--- Supplied passage ---
The crowd drew back.
The other area boys moved to assist their guy. Some in the crowd rallied to the other guy’s side.
The ballot boxes tumbled.
The atmosphere became chaotic.
It was not until the chairman of the landlord’s association intervened that calmness returned. Throughout this time, there were no security personnel on the ground. Shortly after the fighting incident, INEC officials said the BVAS machine had run out of charge, and we had to be moved to another polling unit where the machine would be charged so that voting could continue. One point of concern I had was whether such a move was right and whether the already cast votes would be valid at the end of the voting process. However, I suspected that the INEC officials were looking to move to a place with security agents for safety’s sake.
Well, we moved to another polling unit, and voting started in earnest. It was getting to around 5:00 pm at this point. After four people had voted following my turn, at around 5:10 pm, the area boys decided to halt the voting process. By this time, the area boys in the new polling unit had joined those from our previous polling unit, making a total of around 30 boys who were visibly armed.
The INEC officials were bewildered. The crowd, still numbering around 110, filled the air with protestations, but the area boys challenged anyone to come closer and face the consequences. While the INEC officials were still wondering what was happening, the area boys gathered around the INEC officials. After some minutes, the PO announced that voting had to be stopped because they had run out of ballot paper and also for security reasons. The PO was reminded that 500 ballot papers were given, and the number of people who had voted was not close to that figure. He shrugged.

--- Data shown ---

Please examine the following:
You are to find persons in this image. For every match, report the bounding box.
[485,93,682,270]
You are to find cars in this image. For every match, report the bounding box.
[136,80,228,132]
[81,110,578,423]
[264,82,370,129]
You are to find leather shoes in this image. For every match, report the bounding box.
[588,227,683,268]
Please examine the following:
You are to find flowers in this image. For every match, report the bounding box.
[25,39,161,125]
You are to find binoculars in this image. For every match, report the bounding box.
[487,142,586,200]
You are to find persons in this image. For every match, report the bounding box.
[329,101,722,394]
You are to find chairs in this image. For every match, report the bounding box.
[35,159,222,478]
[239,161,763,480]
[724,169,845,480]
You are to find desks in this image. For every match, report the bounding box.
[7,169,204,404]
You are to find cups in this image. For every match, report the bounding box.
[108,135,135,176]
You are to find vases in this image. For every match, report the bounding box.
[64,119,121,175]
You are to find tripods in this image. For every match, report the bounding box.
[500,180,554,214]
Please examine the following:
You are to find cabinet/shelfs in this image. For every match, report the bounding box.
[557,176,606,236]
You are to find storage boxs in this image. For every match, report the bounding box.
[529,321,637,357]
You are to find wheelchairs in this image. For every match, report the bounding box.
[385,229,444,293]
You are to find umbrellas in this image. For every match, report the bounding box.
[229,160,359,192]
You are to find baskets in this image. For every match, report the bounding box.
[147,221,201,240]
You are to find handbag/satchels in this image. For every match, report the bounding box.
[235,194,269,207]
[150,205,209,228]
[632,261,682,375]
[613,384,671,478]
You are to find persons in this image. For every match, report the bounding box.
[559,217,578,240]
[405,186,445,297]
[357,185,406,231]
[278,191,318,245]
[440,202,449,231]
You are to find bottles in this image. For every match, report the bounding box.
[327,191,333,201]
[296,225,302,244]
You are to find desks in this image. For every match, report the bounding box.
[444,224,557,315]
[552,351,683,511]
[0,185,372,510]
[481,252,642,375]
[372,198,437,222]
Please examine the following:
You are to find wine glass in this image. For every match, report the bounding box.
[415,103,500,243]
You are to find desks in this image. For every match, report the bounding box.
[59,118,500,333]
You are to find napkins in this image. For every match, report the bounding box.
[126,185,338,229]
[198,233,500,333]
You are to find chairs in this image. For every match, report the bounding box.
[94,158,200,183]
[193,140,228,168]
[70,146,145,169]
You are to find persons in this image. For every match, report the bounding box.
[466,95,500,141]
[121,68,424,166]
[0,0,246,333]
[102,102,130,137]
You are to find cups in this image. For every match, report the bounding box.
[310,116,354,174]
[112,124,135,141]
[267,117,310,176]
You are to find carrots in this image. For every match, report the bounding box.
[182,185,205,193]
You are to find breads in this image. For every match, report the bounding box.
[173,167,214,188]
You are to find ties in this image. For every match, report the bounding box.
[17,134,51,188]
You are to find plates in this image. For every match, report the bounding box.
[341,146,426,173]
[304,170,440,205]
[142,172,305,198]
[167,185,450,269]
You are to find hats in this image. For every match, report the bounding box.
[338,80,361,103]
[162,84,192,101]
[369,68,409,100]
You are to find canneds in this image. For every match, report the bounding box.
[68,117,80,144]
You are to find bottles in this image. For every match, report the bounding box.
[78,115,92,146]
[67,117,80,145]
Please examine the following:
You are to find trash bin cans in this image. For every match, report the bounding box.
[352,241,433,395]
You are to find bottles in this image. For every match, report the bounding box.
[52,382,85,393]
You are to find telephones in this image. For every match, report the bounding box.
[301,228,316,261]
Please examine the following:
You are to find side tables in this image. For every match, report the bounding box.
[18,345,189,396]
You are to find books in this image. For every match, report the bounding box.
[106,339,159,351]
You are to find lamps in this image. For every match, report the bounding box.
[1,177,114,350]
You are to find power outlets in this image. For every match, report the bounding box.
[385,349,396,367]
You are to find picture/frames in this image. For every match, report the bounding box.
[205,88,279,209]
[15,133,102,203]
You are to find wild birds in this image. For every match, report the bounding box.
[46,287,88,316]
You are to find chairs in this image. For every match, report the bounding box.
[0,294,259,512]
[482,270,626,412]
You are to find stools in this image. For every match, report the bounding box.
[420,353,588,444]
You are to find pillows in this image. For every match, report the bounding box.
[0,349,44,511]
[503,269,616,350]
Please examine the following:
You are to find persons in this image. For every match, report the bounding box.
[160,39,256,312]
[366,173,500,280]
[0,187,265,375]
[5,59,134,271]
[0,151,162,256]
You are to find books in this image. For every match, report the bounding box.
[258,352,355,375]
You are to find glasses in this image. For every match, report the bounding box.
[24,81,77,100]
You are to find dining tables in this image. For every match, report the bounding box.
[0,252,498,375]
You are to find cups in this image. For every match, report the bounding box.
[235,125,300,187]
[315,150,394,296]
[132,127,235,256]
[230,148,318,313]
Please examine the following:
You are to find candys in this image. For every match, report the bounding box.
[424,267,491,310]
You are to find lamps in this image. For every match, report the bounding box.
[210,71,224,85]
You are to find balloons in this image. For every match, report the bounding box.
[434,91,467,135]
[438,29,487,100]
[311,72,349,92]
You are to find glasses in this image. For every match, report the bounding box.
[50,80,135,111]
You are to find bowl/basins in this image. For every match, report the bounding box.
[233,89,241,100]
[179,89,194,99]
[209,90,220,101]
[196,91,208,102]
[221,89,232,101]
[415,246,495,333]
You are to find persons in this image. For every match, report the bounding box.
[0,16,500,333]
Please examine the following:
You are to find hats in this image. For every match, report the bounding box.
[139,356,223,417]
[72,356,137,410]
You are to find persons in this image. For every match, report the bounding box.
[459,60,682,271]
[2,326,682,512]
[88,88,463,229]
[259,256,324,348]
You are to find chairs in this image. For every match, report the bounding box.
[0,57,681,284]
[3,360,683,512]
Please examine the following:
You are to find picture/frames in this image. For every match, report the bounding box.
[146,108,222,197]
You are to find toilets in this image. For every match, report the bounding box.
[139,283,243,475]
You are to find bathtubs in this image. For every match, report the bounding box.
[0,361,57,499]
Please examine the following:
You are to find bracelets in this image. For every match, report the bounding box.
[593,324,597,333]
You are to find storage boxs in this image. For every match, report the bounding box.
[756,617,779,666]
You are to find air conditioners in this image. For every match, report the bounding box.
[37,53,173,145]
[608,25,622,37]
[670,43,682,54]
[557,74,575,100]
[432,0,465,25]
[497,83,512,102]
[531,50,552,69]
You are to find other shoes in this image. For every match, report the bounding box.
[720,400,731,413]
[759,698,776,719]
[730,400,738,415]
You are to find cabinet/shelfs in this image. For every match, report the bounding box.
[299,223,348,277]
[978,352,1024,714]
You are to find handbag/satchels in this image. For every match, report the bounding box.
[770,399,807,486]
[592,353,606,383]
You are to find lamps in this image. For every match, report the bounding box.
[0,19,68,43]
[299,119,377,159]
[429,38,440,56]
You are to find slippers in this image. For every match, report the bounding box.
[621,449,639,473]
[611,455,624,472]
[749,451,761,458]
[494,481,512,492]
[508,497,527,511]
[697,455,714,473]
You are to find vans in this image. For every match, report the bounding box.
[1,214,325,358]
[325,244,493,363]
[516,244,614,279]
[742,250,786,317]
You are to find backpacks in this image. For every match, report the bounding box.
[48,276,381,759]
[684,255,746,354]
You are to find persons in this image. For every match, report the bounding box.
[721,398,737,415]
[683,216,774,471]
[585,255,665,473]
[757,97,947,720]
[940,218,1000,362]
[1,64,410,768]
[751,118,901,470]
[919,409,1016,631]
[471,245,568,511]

--- Goal A ---
In the election-day account, why were the voters moved to another polling unit? Answer in one to three sentences.
--- Goal B ---
Reproduce everything in the election-day account from "The crowd drew" down to "for safety’s sake.".
The material has no connection to the text.

--- Task output A ---
INEC officials said the BVAS machine had run out of charge. The voters were moved to another polling unit where the machine could be charged so that voting could continue.

--- Task output B ---
The crowd drew back.
The other area boys moved to assist their guy. Some in the crowd rallied to the other guy’s side.
The ballot boxes tumbled.
The atmosphere became chaotic.
It was not until the chairman of the landlord’s association intervened that calmness returned. Throughout this time, there were no security personnel on the ground. Shortly after the fighting incident, INEC officials said the BVAS machine had run out of charge, and we had to be moved to another polling unit where the machine would be charged so that voting could continue. One point of concern I had was whether such a move was right and whether the already cast votes would be valid at the end of the voting process. However, I suspected that the INEC officials were looking to move to a place with security agents for safety’s sake.